Instructions to follow: Copy out the piece on the psychology of toxic positivity below in full, word for word.

The psychology of toxic positivity

Toxic positivity? Sounds like such a huge oxymoron, right? Two completely opposite words put together. But what if I tell you that this is a big problem in our world nowadays. Positivity is good in itself. But too much positivity, when someone isn’t asking for it, can lead to more harm than good. No one can remain positive all the time. From the very beginning, we have been taught to always see the light at the end of tunnel, see the positives in even dire situation and always keep a positive outlook towards the world.

But many of us know how difficult it can be. And how much it eats someone up, emotionally and mentally.

So what exactly is toxic positivity?

Positive thinking, for decades, has been highlighted and glorified as something having a really high potential. And to an extent, it really has helped a lot of people. But no amount of thoughts or positivity exists in a vacuum. Social support and self-efficacy, which decides a person ability to cope, interacts with positive thinking and increases the same in a person.

Records shown:
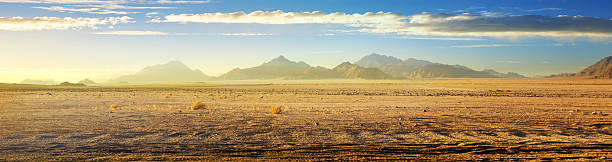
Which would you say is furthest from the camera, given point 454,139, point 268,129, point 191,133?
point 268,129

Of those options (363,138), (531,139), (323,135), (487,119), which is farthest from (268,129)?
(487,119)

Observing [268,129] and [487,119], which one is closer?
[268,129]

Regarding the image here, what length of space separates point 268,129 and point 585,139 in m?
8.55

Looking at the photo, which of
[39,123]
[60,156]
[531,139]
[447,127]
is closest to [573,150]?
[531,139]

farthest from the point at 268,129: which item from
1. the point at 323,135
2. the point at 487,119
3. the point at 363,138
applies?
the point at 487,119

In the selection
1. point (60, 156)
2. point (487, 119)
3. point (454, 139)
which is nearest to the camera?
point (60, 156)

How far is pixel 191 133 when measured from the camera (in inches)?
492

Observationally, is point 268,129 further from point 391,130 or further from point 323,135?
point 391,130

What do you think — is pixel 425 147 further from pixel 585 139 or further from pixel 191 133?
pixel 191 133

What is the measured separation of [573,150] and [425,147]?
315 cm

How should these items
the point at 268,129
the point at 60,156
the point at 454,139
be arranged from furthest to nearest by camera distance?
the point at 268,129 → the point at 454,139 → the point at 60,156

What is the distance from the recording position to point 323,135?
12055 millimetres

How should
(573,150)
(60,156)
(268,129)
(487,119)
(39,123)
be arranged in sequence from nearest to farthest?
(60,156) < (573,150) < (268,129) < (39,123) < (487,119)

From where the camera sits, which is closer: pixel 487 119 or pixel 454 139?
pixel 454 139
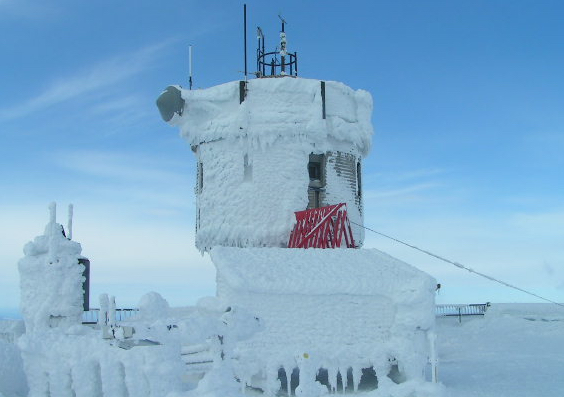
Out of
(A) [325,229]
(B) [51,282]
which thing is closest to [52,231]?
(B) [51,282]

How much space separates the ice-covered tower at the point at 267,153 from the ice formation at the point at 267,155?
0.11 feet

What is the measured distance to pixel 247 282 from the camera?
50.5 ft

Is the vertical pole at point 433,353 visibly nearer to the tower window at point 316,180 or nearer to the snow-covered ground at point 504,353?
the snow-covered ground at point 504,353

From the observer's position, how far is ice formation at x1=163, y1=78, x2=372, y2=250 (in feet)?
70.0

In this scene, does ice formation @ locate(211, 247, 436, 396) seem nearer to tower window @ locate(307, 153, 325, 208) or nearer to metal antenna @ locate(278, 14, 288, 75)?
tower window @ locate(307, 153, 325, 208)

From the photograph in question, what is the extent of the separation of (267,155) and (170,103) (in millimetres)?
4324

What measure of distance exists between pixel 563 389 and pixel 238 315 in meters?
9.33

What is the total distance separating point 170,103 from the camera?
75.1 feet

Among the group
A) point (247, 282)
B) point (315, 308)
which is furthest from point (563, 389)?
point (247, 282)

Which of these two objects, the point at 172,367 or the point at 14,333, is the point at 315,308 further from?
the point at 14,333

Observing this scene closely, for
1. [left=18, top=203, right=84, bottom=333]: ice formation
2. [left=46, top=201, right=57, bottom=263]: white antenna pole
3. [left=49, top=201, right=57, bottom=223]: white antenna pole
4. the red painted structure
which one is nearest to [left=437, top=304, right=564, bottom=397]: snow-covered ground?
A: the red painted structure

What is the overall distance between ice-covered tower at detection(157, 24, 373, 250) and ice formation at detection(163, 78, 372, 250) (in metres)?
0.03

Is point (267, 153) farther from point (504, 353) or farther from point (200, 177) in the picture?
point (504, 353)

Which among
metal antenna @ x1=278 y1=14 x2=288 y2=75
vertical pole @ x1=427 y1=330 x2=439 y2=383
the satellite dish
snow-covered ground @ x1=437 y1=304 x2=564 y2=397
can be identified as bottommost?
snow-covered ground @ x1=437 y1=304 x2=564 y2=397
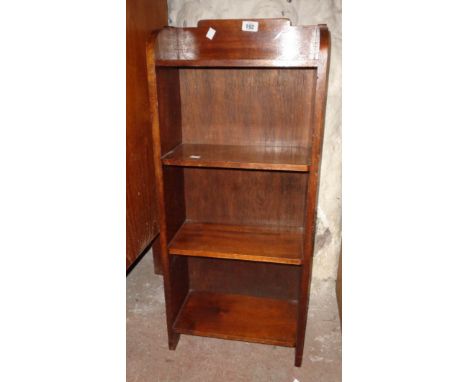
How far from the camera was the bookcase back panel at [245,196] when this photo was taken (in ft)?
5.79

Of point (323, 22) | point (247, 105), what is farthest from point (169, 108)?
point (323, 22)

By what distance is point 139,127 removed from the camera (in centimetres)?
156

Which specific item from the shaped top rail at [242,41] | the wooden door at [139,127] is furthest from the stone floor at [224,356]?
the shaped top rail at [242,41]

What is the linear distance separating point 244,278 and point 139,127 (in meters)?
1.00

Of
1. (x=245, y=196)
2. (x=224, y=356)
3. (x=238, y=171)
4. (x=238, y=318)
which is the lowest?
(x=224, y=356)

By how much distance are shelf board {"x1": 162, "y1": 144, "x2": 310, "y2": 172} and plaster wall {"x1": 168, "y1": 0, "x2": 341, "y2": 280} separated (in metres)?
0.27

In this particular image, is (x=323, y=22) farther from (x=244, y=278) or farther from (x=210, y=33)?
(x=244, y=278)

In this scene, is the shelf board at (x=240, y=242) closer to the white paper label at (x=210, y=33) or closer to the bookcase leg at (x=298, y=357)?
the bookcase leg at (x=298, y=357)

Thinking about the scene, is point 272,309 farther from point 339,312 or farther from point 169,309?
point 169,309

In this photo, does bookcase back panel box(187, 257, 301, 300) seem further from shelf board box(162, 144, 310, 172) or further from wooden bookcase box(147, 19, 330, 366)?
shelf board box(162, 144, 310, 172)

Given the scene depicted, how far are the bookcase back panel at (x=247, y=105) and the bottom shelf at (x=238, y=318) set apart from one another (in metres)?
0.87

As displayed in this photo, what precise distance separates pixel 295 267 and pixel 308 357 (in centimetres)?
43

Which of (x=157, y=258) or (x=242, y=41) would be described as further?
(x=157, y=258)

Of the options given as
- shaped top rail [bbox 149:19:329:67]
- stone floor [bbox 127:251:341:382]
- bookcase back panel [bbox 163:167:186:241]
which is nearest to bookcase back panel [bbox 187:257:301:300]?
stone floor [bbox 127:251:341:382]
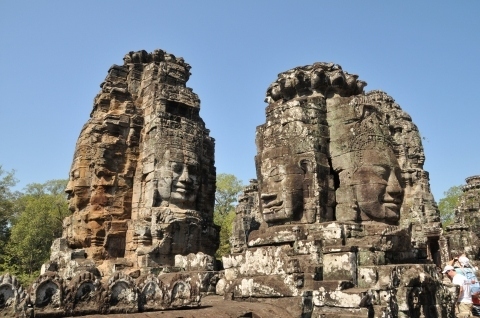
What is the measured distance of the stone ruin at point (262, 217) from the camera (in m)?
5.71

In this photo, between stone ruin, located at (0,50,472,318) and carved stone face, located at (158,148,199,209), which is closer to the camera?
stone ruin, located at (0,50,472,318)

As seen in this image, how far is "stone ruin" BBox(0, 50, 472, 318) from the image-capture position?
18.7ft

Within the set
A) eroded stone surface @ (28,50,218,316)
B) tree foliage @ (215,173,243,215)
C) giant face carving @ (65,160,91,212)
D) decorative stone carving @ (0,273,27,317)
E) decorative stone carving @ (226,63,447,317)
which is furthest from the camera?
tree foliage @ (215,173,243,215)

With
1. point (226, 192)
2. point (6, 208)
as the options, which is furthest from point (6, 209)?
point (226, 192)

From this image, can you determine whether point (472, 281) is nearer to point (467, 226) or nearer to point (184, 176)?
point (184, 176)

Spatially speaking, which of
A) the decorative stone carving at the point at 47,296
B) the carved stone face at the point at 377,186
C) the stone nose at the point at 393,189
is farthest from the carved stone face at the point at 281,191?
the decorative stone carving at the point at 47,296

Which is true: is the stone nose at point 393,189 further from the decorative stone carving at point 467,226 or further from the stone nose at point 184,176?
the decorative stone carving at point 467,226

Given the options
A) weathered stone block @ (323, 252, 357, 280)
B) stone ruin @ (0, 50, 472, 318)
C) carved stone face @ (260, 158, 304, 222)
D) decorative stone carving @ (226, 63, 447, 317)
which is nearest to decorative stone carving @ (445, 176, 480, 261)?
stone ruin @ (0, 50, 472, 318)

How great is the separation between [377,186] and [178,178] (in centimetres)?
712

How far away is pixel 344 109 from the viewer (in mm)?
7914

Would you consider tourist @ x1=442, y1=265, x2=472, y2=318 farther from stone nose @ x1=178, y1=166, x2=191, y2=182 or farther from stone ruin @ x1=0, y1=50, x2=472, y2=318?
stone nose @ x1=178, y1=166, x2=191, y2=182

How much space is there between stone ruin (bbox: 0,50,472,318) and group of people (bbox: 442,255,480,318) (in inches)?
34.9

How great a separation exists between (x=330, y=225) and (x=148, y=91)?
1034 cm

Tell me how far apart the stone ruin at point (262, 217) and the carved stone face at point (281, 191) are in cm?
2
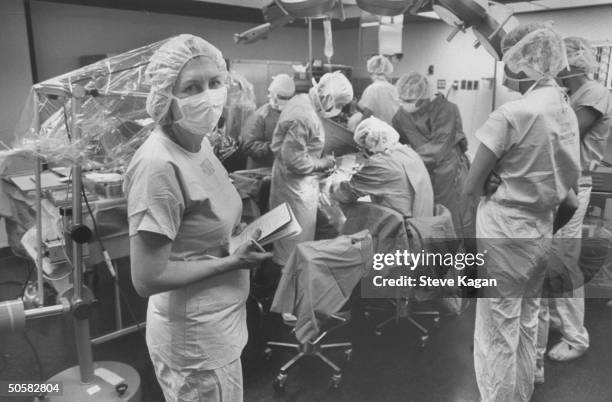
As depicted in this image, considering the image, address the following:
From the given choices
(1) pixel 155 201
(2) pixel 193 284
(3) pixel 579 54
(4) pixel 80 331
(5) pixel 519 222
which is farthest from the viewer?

Finished exercise:
The psychology of toxic positivity

Toxic positivity? Sounds like such a huge oxymoron, right? Two completely opposite words put together. But what if I tell you that this is a big problem in our world nowadays. Positivity is good in itself. But too much positivity, when someone isn’t asking for it, can lead to more harm than good. No one can remain positive all the time. From the very beginning, we have been taught to always see the light at the end of tunnel, see the positives in even dire situation and always keep a positive outlook towards the world.

But many of us know how difficult it can be. And how much it eats someone up, emotionally and mentally.

So what exactly is toxic positivity?

Positive thinking, for decades, has been highlighted and glorified as something having a really high potential. And to an extent, it really has helped a lot of people. But no amount of thoughts or positivity exists in a vacuum. Social support and self-efficacy, which decides a person ability to cope, interacts with positive thinking and increases the same in a person.